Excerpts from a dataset

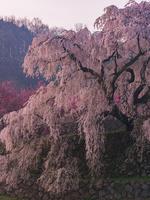 奈良県 又兵衛桜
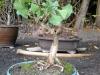 4blog-2010-10-04_20-38-12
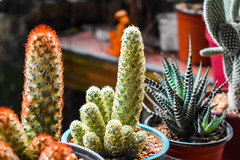 Small cactus plant, bokeh shot
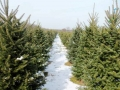 christmas_trees_at_pioneer_trail_tree_farm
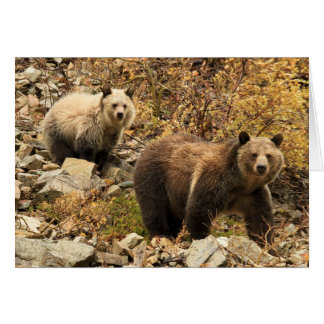 Grizzly Bears Out For A Walk Card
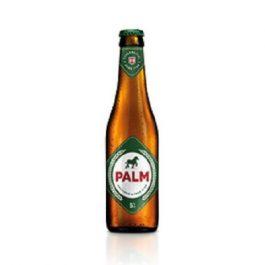 Palm 24x25cl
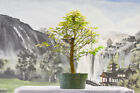 Terrific TROPICAL MAHOGANY Pre Bonsai Tree Produces Red Petioles on New Growth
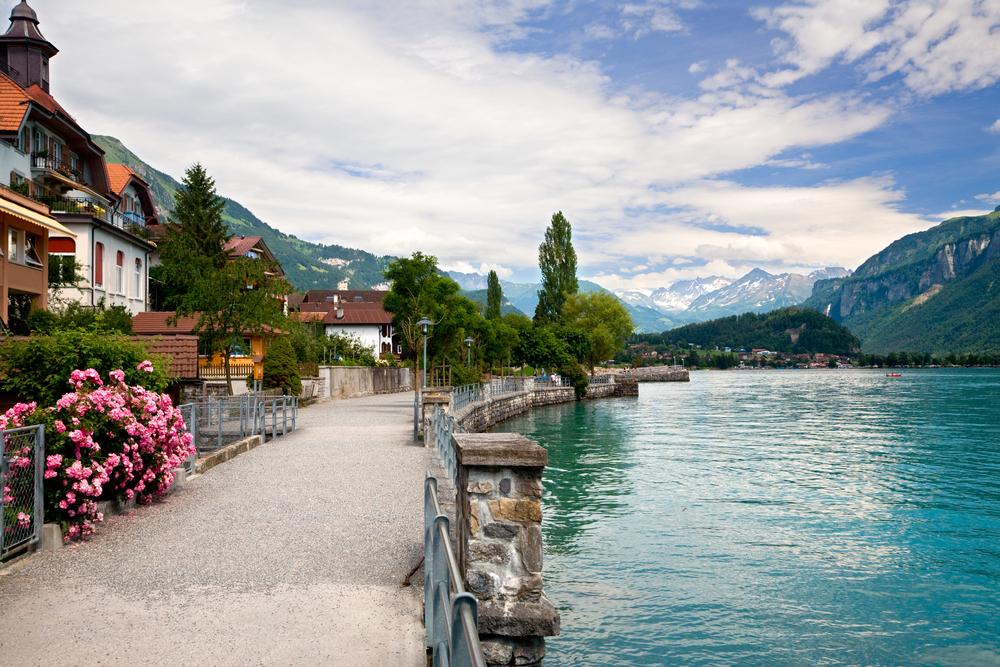 Swiss Alps Airbnb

• [Work item]
Every line in the data above needs to be given again exactly, pictures aside.

• [Exercise result]
 奈良県 又兵衛桜
 4blog-2010-10-04_20-38-12
 Small cactus plant, bokeh shot
 christmas_trees_at_pioneer_trail_tree_farm
 Grizzly Bears Out For A Walk Card
 Palm 24x25cl
 Terrific TROPICAL MAHOGANY Pre Bonsai Tree Produces Red Petioles on New Growth
 Swiss Alps Airbnb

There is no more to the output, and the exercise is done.